Тарковские выезжали в город редко и ненадолго. Как правило, возвращались в Переделкино в тот же день к ужину. Раза три или четыре Арсений Александрович приглашал меня отправиться вместе с ними в Москву, к моей радости и к явному неудовольствию Татьяны. Но это я потом поняла, насколько ей неприятно мое общество. Она уже часто разговаривала со мной недружелюбно, резко. Но ведь и с собственным мужем не церемонилась. Я это объясняла не только ее характером, но и переутомлением — трудилась, как я уже говорила, с утра до вечера. Да и в поездки по окрестным магазинчикам, которые так любил Тарковский и называл “прогулками”, Татьяна брала меня без раздражительности. Иногда она прихватывала на “прогулки” и еще кого-нибудь. Но речь о прогулках в Татьяниной “Волге” по подмосковным магазинам пойдет позже.

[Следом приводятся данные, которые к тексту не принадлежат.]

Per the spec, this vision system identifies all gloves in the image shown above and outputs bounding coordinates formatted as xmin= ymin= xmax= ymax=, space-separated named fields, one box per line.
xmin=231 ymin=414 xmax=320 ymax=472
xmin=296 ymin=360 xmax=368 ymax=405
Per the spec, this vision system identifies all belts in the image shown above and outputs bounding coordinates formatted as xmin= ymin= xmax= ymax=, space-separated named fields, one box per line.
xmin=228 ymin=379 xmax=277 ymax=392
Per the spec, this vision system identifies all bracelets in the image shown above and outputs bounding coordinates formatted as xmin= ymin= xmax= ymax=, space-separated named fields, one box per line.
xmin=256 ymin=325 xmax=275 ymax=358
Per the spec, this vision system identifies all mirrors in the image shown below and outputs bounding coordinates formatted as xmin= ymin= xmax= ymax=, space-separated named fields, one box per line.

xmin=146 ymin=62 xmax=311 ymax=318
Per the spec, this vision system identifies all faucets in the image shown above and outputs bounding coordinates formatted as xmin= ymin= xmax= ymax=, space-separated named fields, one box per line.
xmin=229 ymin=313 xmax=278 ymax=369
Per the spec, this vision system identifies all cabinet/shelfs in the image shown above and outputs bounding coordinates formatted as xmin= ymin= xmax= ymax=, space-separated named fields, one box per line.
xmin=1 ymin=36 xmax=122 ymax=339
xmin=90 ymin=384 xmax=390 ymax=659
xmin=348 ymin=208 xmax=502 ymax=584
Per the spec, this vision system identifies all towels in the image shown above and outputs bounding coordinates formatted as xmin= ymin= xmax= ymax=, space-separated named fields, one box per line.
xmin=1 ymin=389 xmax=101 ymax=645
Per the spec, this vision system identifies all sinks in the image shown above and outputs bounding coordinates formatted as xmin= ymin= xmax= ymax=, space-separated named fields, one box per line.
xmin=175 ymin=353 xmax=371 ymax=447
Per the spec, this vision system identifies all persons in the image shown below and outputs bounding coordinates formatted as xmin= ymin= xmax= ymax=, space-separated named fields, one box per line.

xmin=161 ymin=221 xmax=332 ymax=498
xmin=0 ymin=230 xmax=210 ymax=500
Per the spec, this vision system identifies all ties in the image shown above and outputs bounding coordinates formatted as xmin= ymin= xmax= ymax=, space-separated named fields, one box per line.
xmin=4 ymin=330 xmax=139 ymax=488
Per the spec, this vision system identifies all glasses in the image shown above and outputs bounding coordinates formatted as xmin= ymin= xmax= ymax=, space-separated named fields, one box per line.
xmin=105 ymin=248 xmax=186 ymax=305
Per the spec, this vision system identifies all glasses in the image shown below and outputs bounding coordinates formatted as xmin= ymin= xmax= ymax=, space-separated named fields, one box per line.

А пока я мысленно нахожусь в московской квартире поэта, что на Садовом кольце, рядом с метро “Маяковская”. Я так удивляюсь огромной фонотеке, телескопу и книжным полкам, не купленным, не полированным, а сделанным из светлых досок, что совершенно не замечаю, какова кухня, ванная и обстановка в их двухкомнатной квартире, хотя мебельная тема тогда не волновать меня не могла. Приятно поражает и порядок — ничего общего с тем хаосом, царившим в переделкинском пенале Тарковского. Когда Тарковские стали жить в доме творчества на первом этаже, хаоса я уже не замечала, то ли привыкла, то ли он исчез вместе с подзорной трубой.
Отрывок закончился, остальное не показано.